→ **Parts of the exercise**
A - According to the post on Toyota's safety argument, how many hours are in a 90-year human life?
B - Write the next part of the post on Toyota's safety argument, starting after its final sentence.

→ **Passage to read**

---

Sunday, October 5, 2014

Dr. Koopman on Toyota's notion of safety from "realistic" ETCS faults

 Toyota bakes a yummy-looking safety cake. But it's fake. 


Dr. Koopman, in his Sept 18 lecture at Carnegie-Mellon:
NASA did not disclose a 'written safety argument' from Toyota.
A written safety argument, according to Dr. Koopman, is a statement that explains why Toyota thinks its system is safe.
Toyota's entire safety argument, expressed in Bookout and in the Exponent public report, is that there is no "realistic" ETCS fault that would not be caught by the failsafe system.

To elucidate why merely guarding against "realistic" faults actually equals "unsafe," 

here are some excerpts from Dr. Koopman's Blog, Better Embedded Systems, in a post from Monday, March 31, 2014 


If you design a system that doesn't eliminate all single points of failure, eventually your safety-critical system will kill someone.  How often is that?  Depends on your exposure, but in real-world systems it could easily be on a daily basis.

"Realistic" Events Happen Every Million Hours

Understanding software safety requires reasoning about extremely low probability events, which can often lead to results that are not entirely intuitive. Let's attempt to put into perspective where to set the bar for what is “realistic” and why single point fault vulnerabilities are inherently dangerous for systems that can kill people if they fail.

If a human being lives to be 90 years old, that is 90 years * 365.25 days/yr * 24 hrs/day = 788,940 hours.  While the notion of what a "realistic" fault is can be subjective, perhaps an individual will think something is a realistic failure type if (s)he can expect to see it happen in one human lifetime. 

This definition has some problems since everyone’s experience varies. For example, some would say that total loss of dual redundant hydraulic service brakes in a car is unrealistic. But that has actually happened to me due to a common-mode cracking mechanical failure in the brake fluid reservoir of my vehicle, and I had to stop my vehicle using my parking brake. So I’d have to call loss of both service brake hydraulic systems a realistic fault from my point of view. But I have met automotive engineers who have told me it is “impossible” for this failure to happen. The bottom line: intuition as to what is "realistic" isn’t enough for these types of matters -- you have to crunch the numbers and take into account that if you haven't seen it yourself that doesn't mean it can't happen.

So perhaps it is also realistic if a friend has told you a story about such a fault. From a probability point of view let’s just say it's "realistic" if it is likely to happen every 1,000,000 hours (directly to you in your life, plus 25% extra to account for second-hand stories).

---

→ **Dataset entries**
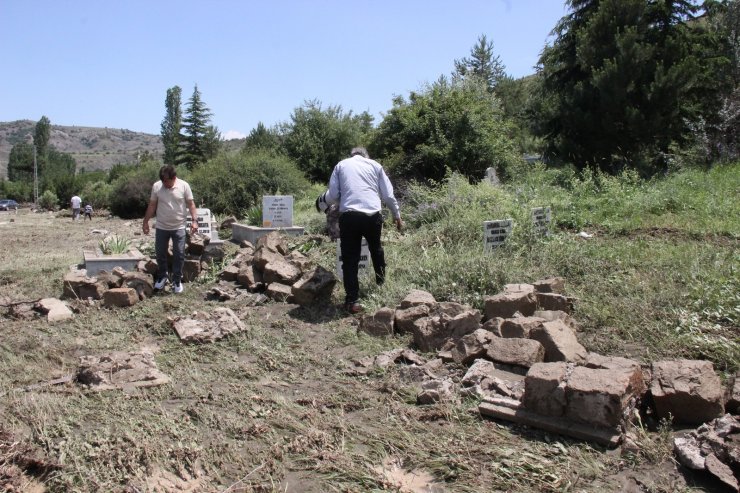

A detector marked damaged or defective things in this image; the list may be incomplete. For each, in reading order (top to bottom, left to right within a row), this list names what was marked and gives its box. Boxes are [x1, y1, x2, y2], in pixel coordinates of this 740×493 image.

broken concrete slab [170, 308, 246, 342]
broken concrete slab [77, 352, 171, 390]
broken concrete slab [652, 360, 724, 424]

---

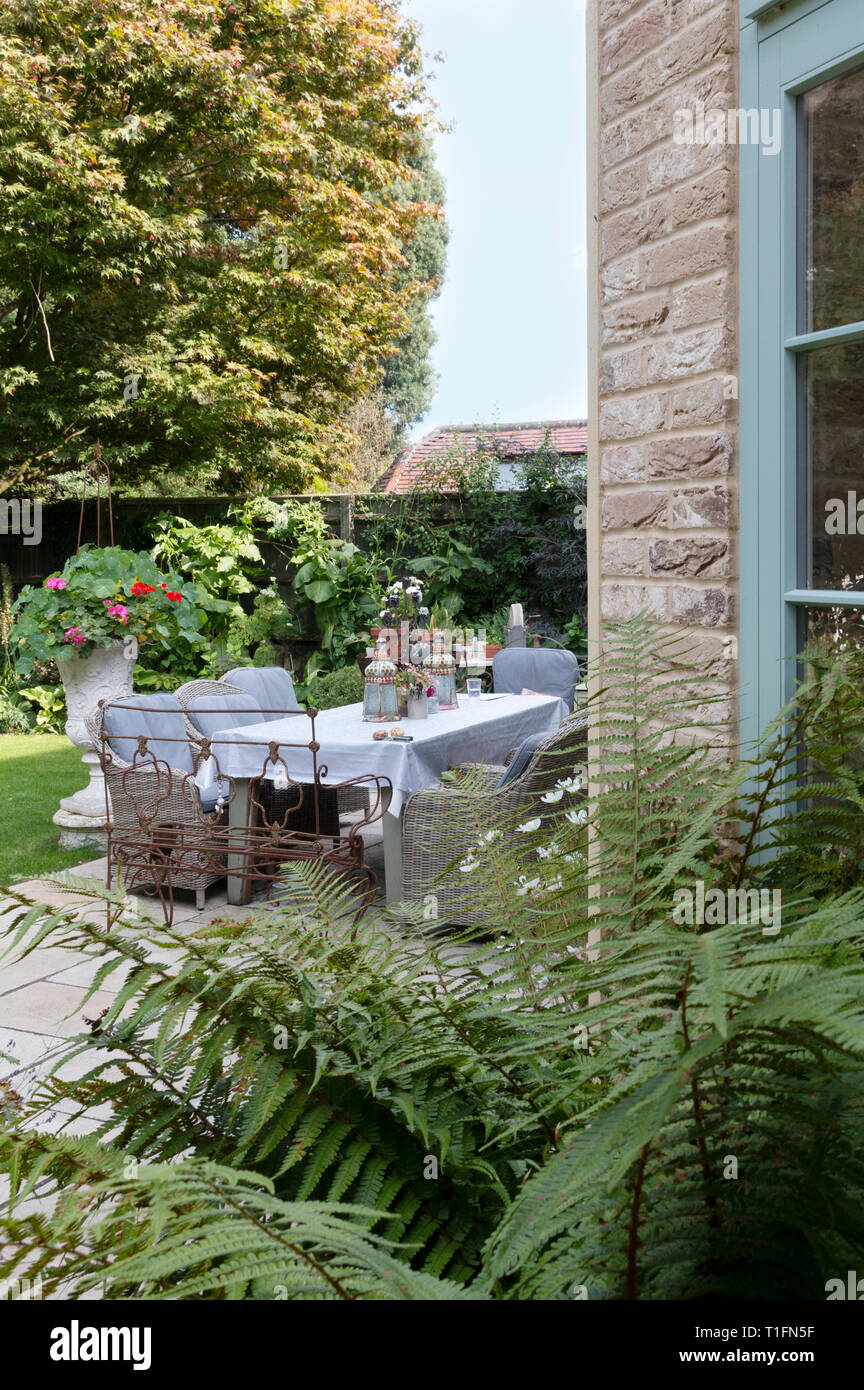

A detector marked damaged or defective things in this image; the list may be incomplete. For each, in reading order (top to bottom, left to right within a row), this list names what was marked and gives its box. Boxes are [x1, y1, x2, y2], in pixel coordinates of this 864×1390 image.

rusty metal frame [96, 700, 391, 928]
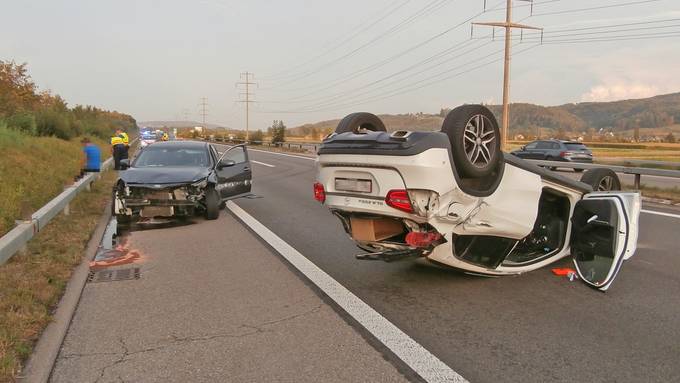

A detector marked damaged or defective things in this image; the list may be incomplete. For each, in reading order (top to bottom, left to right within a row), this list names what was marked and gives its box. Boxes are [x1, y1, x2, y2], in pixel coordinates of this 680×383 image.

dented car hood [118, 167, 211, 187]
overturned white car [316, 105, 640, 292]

---

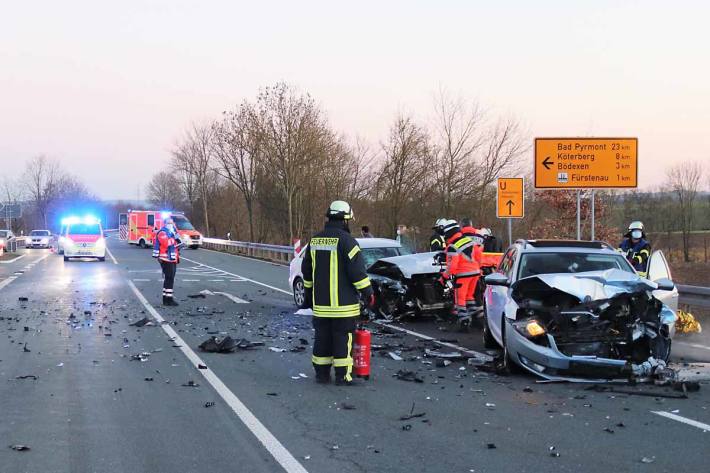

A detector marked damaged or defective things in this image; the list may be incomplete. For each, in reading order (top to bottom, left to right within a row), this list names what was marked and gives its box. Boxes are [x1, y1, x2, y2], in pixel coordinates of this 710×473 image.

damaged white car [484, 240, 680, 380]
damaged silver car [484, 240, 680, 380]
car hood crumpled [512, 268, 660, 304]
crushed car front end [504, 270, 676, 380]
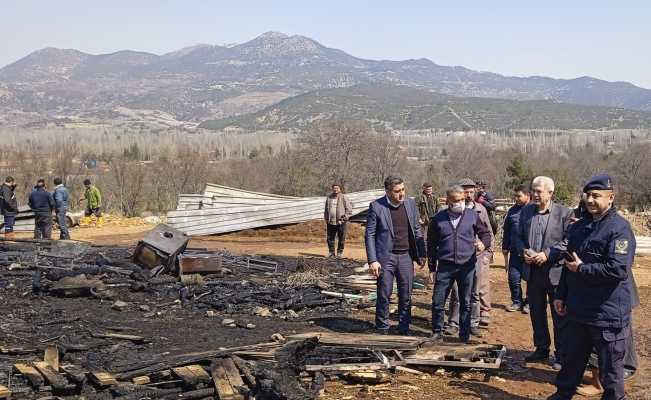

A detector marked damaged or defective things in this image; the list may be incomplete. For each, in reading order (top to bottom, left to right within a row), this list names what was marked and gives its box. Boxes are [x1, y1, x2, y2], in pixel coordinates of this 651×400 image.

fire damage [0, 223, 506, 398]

---

→ **Answer list**
A - 788,940 hours

B -
Probability math in the safety critical system area is usually only concerned with rounded powers of ten, and 1 million is just a rounding up of a human lifespan. Put another way, if it happens once per million hours, let’s say it’s “realistic.”

"Realistic" Catastrophic Failures Will Happen To A Deployed Fleet Daily

[paraphrasing and editing] Obermaisser gives permanent hardware failure rates as about 1 hardware failure per 10 million operating hours of drive-by-wire automobiles. But transient failures, such as those caused by cosmic rays, voltage surges, and so on, are much more common, reaching rates of 100 per million hours). That means that any particular component will fail in a way that can be fixed by rebooting or the like about 10 to 100 times per million hours – well within the realm of realistic by individual human standards. 

Obermaisser also gives a frequency for arbitrary faults as 1/50th of all faults (id., p. 8). Thus, any particular component, can be expected to fail 10 to 100 times per million hours, and to do so in an “arbitrary” way (which is software safety lingo for “dangerous”) about 0.2 to 2 times per million hours.  This is right around the range of “realistic,” straddling the once per million hours frequency.

 In other words, if you continuously own vehicles for your entire life, and they each have 100 computer chips in them, then you can expect to see about one potentially dangerous failure per year since there are 100 of them to fail -- and whether any such failure actually kills you depends upon how well the car's fault tolerance architecture successfully deals with that failure and how lucky you are that day. That is why it is so important to have redundancy in safety-critical automotive systems. These are general examples to indicate the scale of the issues at hand, and not specifically intended to correspond to exact numbers in any particular vehicle, especially one in which failsafes are likely to somewhat reduce the mishap rate by providing partial redundancy.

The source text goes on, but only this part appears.